Tuesday, May 14, 2013

Waving Good-Bye

  As I sat next to my son at the DMV today, waiting for our number to be called, I found myself suddenly fighting back tears.

 I'm not sure if there's a word for the emotion that causes these unbidden tears, but I know most parents are all too familiar with them. They're the ones you cry when something wonderful happens, but in that bit of wonderful, you feel you've lost something too.
 They're the tears you cry when your child says their first words or takes their first steps.
 They're the ones that fall when you drop them off for their first day of school or they ride their bike without training wheels for the first time.
They're the ones you cry behind the closed front door when they leave to spend the night away from home for the first time or to go out on their first date.

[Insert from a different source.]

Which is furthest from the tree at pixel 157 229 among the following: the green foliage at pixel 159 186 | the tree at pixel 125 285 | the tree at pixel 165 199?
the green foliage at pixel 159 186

 They're also the tears you cry when they buy their first car.

 Well, I managed to make it out of the DMV without embarrassing either of us. I made it through the ride home, I made it through putting the new licence plates on his car, and I even made it through the hug and kiss he gave me when he thanked me for all my help.

  Watching his smiling face as he drove down the street waving good-bye, that proved to be a little too much for me.
   The tears finally won the fight.




Thursday, May 2, 2013

Lazarus and The Two Finned Nine

  Sometime last week I depressed everyone, including myself, with my sad 'Little Rays of Sunshine" tale.
  Well, weep no more.
 Since the fish were gone, I decided to empty the pond so I could clean it. When I got down to about five inches of extremely murky water, I noticed a large, orange spot on the bottom of the pond. "What is that? Leaves?" I asked my husband. Then the orange spot started to move.
 "My fish!" I screamed (my neighbors for 3 blocks around don't need to read this post. They definitely heard me).
  It's true. The fish are alive and well and living in the pond. I don't know how they eluded me that day. The water was murky, but I thought, for sure, with all my poking around, they would've surfaced. They must have been hiding in the leaves at the bottom, traumatized by the Heron.
 The only other excuse I can think of is, perhaps it's some type of Easter season miracle; I did find the fish three days after I thought they were gone.